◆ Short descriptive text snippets
------------------------------------

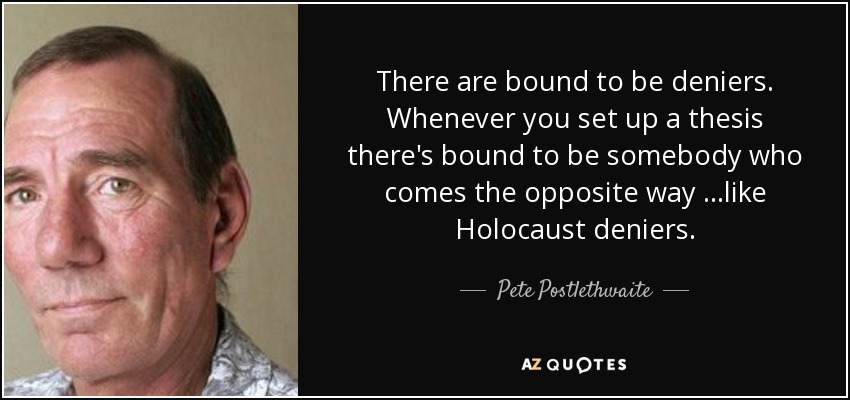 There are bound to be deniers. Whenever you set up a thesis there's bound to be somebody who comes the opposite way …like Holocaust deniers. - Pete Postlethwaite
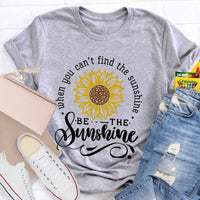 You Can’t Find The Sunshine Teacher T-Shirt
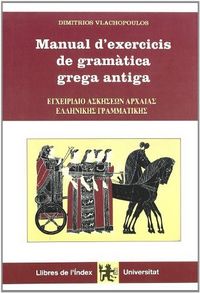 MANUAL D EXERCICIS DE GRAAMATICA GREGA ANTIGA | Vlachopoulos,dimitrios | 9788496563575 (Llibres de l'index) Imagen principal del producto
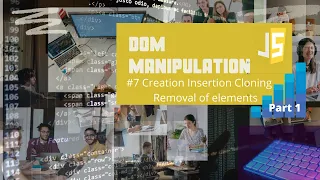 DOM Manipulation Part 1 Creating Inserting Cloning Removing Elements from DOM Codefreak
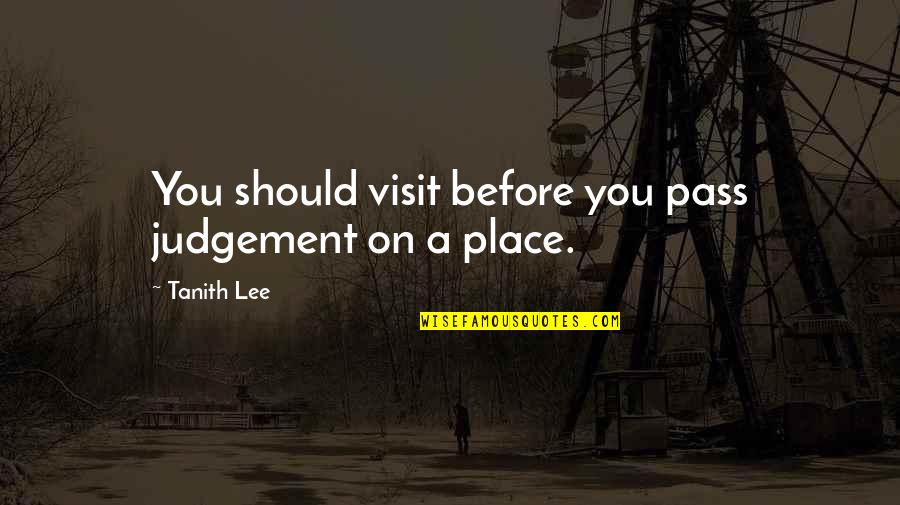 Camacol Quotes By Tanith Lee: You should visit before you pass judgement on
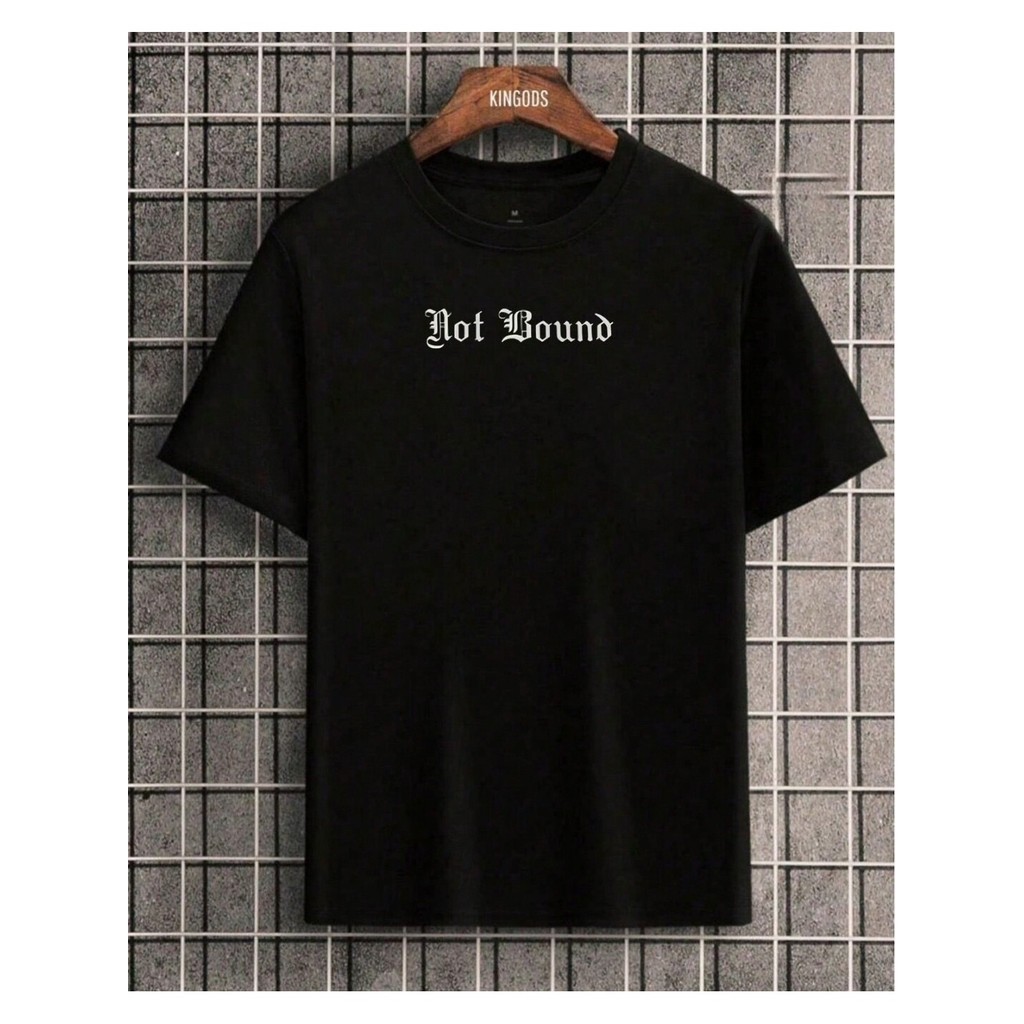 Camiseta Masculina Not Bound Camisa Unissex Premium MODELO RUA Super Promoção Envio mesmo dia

------------------------------------

◆ Required action
Please write out the text of all six items above again, word for word, leaving the pictures out.

◆ Written answer
 There are bound to be deniers. Whenever you set up a thesis there's bound to be somebody who comes the opposite way …like Holocaust deniers. - Pete Postlethwaite
 You Can’t Find The Sunshine Teacher T-Shirt
 MANUAL D EXERCICIS DE GRAAMATICA GREGA ANTIGA | Vlachopoulos,dimitrios | 9788496563575 (Llibres de l'index) Imagen principal del producto
 DOM Manipulation Part 1 Creating Inserting Cloning Removing Elements from DOM Codefreak
 Camacol Quotes By Tanith Lee: You should visit before you pass judgement on
 Camiseta Masculina Not Bound Camisa Unissex Premium MODELO RUA Super Promoção Envio mesmo dia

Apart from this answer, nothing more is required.